Caliban does curse, but not incessantly. At one point he tells the befuddled Stephano and Trinculo, on whom he foolishly stakes his hopes to attain his childish notion of freedom,
Be not afeard, the isle is full of noises,
Sounds, and sweet airs, that give delight and hurt not.
Sometimes a thousand twangling instruments
Will hum about mine ears; and sometimes voices,
That if I then had wak’d after long sleep,
Will make me sleep again, and then in dreaming,
The clouds methought would open, and show riches
Ready to drop upon me, that when I wak’d
I cried to dream again.
This speech never fails to stun, so revelatory is it of a sensibility exceeding that of the subhuman creature we had been led to think Caliban was. How characteristic of Shakespeare’s genius to render through fitting speech the complexity of our condition.
“The Tempest” is now playing at Oregon Shakespeare Festival. James Ryen’s Caliban stands out in a production that overall is a fine one. Concurrently playing is “Revenge Song, A Vampire Cowboys Production.” Last week, Ashland.news published a review of it by Lee Juillerat, who pronounced it “easily the worst” play he had ever seen at OSF. The review elicited several letters to the editor and many Facebook comments energetically defending the play.
I’m not in a position to pass judgment on “Revenge Song” because I haven’t seen it. What attracted my attention is the cursing in it. Juillerat remarked on its “non-stop use of the F word — you’ll hear it screamed and sung hundreds of times in two hours.” Because none of the responses contradicted this observation, I’ll assume that it’s true.
When I was publishing Relocations in the Ashland Daily Tidings (RIP), part of my Feb. 22, 2020, column was devoted to the F word. I wrote that in my youth it was a class marker; it was used by lower-class people. Sometimes more socially respectable men used it among themselves, but women never did. That’s no longer the case. I concluded the column this way: “Something’s going on with the F word. I’m not sure what … Whatever, I find its ubiquity annoying. I’m thinking of swearing off it.”
Many species of animals have systems of communication. While we aren’t yet sure whether certain highly evolved species like whales and chimps can use their repertory of sounds to generate new combinations and thus new meanings, most species have a fixed repertory of signs and sounds connected to immediate external and internal states, such as danger and pleasure. At least to date, we don’t think that they use language to reflect on and understand themselves.

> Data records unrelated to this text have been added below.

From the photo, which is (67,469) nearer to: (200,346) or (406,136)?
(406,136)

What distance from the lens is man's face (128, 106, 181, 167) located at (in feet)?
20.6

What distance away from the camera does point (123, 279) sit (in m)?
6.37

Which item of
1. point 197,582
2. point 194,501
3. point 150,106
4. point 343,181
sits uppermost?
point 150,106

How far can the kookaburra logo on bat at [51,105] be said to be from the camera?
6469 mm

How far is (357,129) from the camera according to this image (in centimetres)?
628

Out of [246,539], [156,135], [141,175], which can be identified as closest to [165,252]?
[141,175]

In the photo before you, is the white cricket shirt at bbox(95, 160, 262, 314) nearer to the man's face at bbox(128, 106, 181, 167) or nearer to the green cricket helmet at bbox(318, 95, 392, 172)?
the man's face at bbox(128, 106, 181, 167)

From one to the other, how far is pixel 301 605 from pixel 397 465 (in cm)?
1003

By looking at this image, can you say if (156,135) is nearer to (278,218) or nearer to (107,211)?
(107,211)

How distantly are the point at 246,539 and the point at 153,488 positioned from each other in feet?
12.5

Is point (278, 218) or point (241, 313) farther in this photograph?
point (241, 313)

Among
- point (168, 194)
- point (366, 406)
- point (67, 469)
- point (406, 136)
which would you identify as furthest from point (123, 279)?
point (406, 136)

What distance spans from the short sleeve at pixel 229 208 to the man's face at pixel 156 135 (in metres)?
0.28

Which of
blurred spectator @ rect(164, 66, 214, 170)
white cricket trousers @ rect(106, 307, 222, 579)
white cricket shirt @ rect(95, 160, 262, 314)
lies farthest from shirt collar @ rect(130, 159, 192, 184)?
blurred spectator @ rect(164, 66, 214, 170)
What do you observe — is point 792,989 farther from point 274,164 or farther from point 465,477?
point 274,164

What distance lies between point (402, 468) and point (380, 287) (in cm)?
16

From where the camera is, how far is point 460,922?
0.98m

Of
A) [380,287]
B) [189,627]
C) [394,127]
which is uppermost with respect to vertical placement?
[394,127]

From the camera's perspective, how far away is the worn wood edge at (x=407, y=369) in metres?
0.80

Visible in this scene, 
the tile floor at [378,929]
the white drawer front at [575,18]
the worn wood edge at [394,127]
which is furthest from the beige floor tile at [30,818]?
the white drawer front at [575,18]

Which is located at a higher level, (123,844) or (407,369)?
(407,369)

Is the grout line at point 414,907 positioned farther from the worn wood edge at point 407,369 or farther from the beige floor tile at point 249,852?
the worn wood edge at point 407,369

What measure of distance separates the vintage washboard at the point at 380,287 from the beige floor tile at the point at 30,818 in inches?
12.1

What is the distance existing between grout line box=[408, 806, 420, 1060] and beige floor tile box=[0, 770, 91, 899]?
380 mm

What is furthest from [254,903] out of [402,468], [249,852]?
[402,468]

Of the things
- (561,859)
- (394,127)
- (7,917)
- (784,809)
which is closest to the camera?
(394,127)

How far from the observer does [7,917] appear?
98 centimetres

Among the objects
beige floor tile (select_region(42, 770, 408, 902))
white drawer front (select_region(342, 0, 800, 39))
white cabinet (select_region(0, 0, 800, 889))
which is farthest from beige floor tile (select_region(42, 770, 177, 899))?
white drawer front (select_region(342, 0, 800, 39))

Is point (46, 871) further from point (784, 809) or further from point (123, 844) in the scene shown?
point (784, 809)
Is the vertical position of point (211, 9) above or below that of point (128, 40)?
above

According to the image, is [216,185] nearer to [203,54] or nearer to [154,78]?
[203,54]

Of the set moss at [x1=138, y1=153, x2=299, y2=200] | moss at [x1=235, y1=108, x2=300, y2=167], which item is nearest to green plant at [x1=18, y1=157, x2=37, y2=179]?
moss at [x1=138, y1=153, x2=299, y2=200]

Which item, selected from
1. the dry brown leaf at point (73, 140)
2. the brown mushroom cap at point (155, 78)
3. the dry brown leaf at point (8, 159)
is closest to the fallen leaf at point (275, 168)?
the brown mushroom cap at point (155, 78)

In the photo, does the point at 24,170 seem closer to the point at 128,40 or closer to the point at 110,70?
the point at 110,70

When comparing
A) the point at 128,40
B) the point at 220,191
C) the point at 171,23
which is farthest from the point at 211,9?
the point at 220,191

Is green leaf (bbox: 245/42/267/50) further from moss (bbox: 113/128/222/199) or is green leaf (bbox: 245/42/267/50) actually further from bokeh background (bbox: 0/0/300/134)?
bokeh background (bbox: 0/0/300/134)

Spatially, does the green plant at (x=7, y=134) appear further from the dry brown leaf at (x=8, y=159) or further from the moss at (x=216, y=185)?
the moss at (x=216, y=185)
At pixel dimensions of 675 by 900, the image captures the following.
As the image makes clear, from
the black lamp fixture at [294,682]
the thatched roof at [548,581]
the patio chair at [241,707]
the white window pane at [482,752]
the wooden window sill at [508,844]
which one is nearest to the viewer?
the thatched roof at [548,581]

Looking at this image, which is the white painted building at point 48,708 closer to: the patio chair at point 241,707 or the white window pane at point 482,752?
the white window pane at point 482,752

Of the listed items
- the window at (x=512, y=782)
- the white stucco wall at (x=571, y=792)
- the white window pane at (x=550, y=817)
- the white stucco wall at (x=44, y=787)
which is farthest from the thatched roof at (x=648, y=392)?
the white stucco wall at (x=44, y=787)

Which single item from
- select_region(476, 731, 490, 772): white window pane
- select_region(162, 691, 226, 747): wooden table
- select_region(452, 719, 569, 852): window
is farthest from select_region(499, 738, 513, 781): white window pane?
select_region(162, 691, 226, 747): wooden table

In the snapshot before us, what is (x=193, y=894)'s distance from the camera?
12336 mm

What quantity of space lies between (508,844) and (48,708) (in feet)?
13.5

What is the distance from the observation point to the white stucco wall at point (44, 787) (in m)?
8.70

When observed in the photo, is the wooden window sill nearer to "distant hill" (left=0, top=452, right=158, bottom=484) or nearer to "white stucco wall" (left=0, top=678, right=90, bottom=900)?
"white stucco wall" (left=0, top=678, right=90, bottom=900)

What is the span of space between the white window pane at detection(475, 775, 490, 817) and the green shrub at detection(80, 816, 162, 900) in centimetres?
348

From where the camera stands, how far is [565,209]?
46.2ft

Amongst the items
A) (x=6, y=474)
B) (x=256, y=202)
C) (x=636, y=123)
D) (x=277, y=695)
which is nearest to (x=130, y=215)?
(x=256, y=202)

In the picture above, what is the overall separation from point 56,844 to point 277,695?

I’ve devoted much of my life to literature. Shakespeare’s plays were the primary focus of my scholarship, but I taught a wide range of texts. Most of them would be called Great Books. That term now smacks of elitism, the creation of white males. And it’s true that we’ve all benefited from an expansion of the “canon” thanks to the advocacy of women, LGBTQ people, peoples of color, and voices from the non-Western world. But the additions of lasting value are texts that use words to help us know our own meaning.
The public space in our country is now filled with people who do little else than spew the F word. If they were willing to engage with others in conversations about the state of their world, they might learn something about why they are incessantly angry. But it seems that all the profit they’ve derived from language is to know how to curse.
In Act V of “The Tempest,” Prospero uses his magic to put on a show for the newly engaged Ferdinand and Miranda. The masque is dazzling, but it isn’t the play. The play doesn’t just entertain us; it helps us understand ourselves and the terms on which we must live. Self-knowledge can be painful, and most of our entertainment dollars are spent avoiding it. But such entertainments, like lives wedded to self-avoidance, are insubstantial pageants that quickly fade and leave not a cloud behind.